The FDA has accepted Minerva Biotechnologies’ investigational new drug application for a MUC1*-targeting chimeric antigen receptor (CAR) T-cell therapy huMNC2-CAR22 for the potential treatment of solid tumors.1

“These 1XX mutations solve the two hurdles that have thus far stood in the way of an effective CAR T treatment for solid tumor cancers: 1) CAR T cell exhaustion; and 2) failure to kill the low antigen expressing cells,” Cynthia Bamdad, PhD, chief executive and scientific officer, Minerva, said in a statement.1 “Together with our MUC1* antibodies that recognize an epitope only available on cancer cells, huMNC2-CAR22 promises to be a big leap ahead in our fight against cancers.”

huMNC2-CAR22 will be evaluated in an ongoing phase 1/2 study (NCT04020575) alongside huMNC22-CAR44 that is currently being evaluated for the potential treatment of metastatic breast cancer. Minerva stated that CAR T-cell expansion has been observed in this trial along with best responses of stable disease and partial response with huMNC22-CAR44 treatment.
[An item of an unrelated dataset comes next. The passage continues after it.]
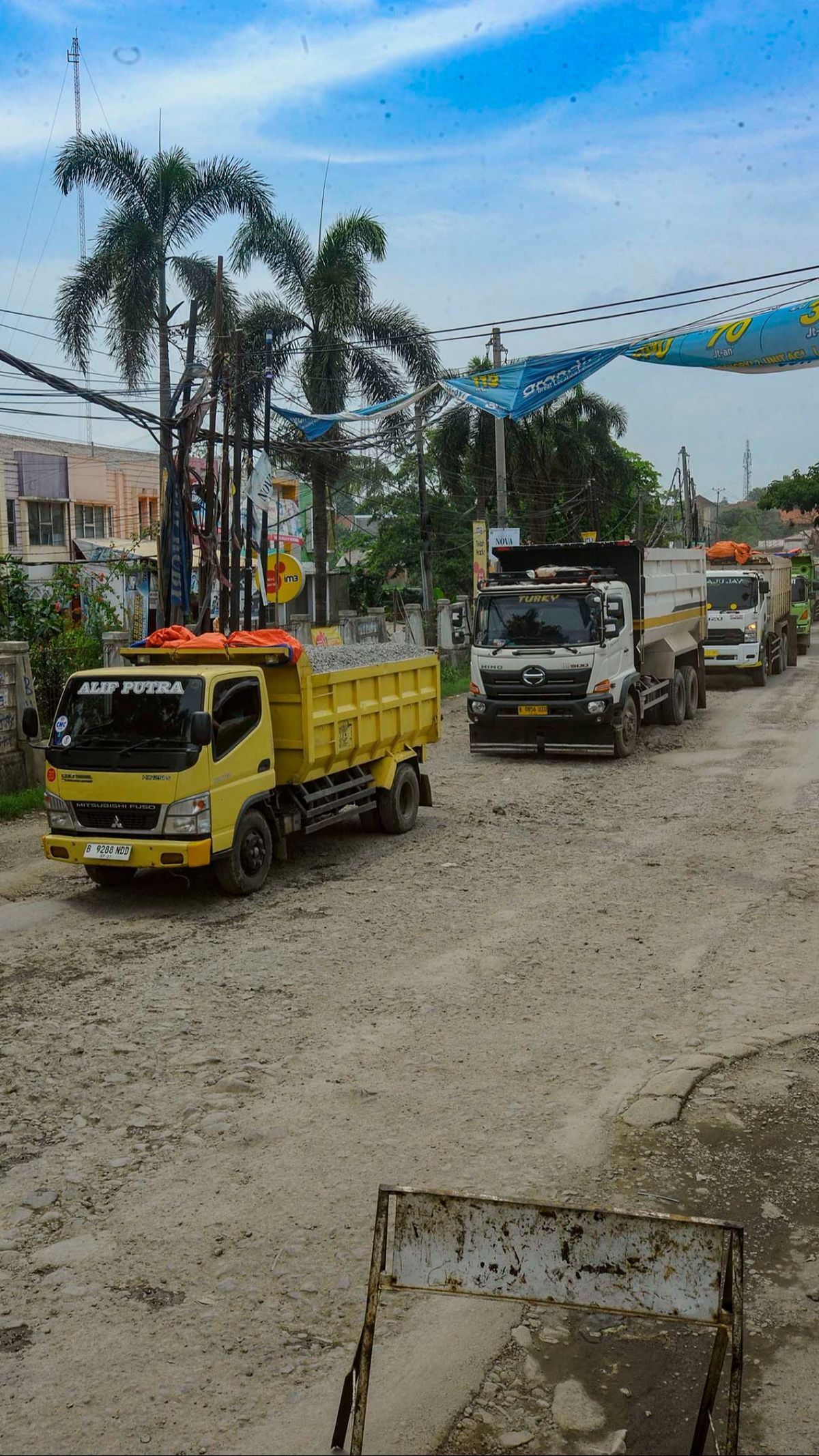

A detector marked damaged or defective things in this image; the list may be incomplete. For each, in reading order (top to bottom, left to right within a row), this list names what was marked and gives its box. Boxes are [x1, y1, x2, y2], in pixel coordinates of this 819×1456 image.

damaged road [1, 660, 819, 1452]
rusted metal sign [332, 1184, 743, 1452]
However, the company has developed huMNC2-CAR22 with 1XX mutations in the CD3-z signaling domain to reduce T-cell exhaustion, increase persistence, and therefore produce a more durable response. Minerva also asserted that the 1XX mutations allow CAR cells to recognize and kill the low MUC1*-expressing cancer cells to mimize cancer recurrence.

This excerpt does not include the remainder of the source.